Edward stays the night, but since he's a 100year old wahmpire who loves/is addicted to Bella but can't have sex with her it's not creepy or ridiculous at all. Yeah, I'm dropping that now, but just in case anyone didn't get it.
Dad/Charlie is gone and they have the house to themselves. There's a brief mention of his having disabled Bella's truck so she wouldn't sneak out, which is extremely frustrating because it proves that SM is capable of a nice, subtle touches of characterization so long as it doesn't involve wahmpires or Bella the eternal damsel in distress. We move to more nuzzling and expressing love in simplistic and addictive terms and naturally, they have breakfast.

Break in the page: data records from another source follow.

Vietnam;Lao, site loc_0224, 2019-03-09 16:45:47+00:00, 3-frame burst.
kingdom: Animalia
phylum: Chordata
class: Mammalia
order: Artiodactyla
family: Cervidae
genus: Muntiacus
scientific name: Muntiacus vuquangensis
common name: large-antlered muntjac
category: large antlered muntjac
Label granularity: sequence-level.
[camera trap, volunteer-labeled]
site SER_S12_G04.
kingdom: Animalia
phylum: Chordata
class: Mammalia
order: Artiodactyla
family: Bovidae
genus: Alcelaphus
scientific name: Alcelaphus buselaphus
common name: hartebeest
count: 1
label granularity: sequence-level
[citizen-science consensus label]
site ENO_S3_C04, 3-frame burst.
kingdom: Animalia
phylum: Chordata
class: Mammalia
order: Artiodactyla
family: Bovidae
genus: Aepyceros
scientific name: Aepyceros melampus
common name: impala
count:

Well, Bella does and Edward watches like he's never seen such a thing before. SM, meanwhile, dishes out a meal of statuary terms:
- Statue of Adonnis
- Stone shoulder
- Marble brow puckered
Edward is taking Bella to meet the family, which I'll predict will go well. We also get a to smell Edward's breath, which raises the wahmpire breathing question to pile atop our body odor mystery. We already know Edward uses smell, so there's some kind of breathing going on. We also get "breath coming more quickly", so he has some involuntary breathing. I'm curious how a diet of only animal blood becomes a nice scent. He must use a special toothpaste.
On the way out the door Edward kisses Bella and she literally faints. SM wants this to be some super-romantic effect of their unbound love being expressed, but it sure ain't working. At worst it's comedic. At best it sounds like a serious medical problem. Medical problems are rarely romantic. Maybe Edward took some first responder courses in this last century. Well, hopefully late in the last century, what with modern medicine and all.
Wahmpire manor is nice. Jokes about the decor are well done and amusing. SM has her description hat back on and things run smoothly until we meet the Cleavers... er Cullens. Mom (Esme) is Snow White, Dad (Carlisle) is Dr. Hottie. Pixie sort-of-sister Alice arrives in a swirl and kisses Bella on the cheek. "You smell nice" says the spider to the fly. But we know these are fairy-tale predators, only eating bambie and not the main cast. More statues to look at that can't really hurt you.
And Edward plays the piano. Of course he does. I guess he's had time to learn, so I was about to forgive this little cliche when he reveals he's written a song for Bella. He plays it as a background to the ongoing conversation, which involves Mom & Dad vanishing into the woodwork. Ed is now free to go down the list of family members and where they fall on the rainbow of love/hate:
- Esme & Carlisle love her
- Alice likes her but harbors some secret (she can see the FUTURE)
- Emmett is somewhat neutral/perplexed by it.
- Jasper is acting vampirish instead of wahmpirish
- Rosalie no like.
So that over we move on to the ginormous cross in the hall which serves as a spark to discuss Carlisle in the next chapter. He's 300 years old and was a son of a vicar and a vampire hunter. Sure, sure. Of course he was.
SumUp B-
Per my rules, stuff from previous chapters doesn't get scored so the breakfast scene boils down to some iffy conversation and the kiss of fainting. The house & contents get the small paintbrush of details rather than the giant roller of dumb cliche, so things go well. The siblings are (again) a spectrum of good to bad simplistic adjectives and emotions,, which is annoying. Yet somehow this chapter comes off with a passable score. There's less moping, very little fake-sex-caressing and no sparkling or wahmpire idiocy.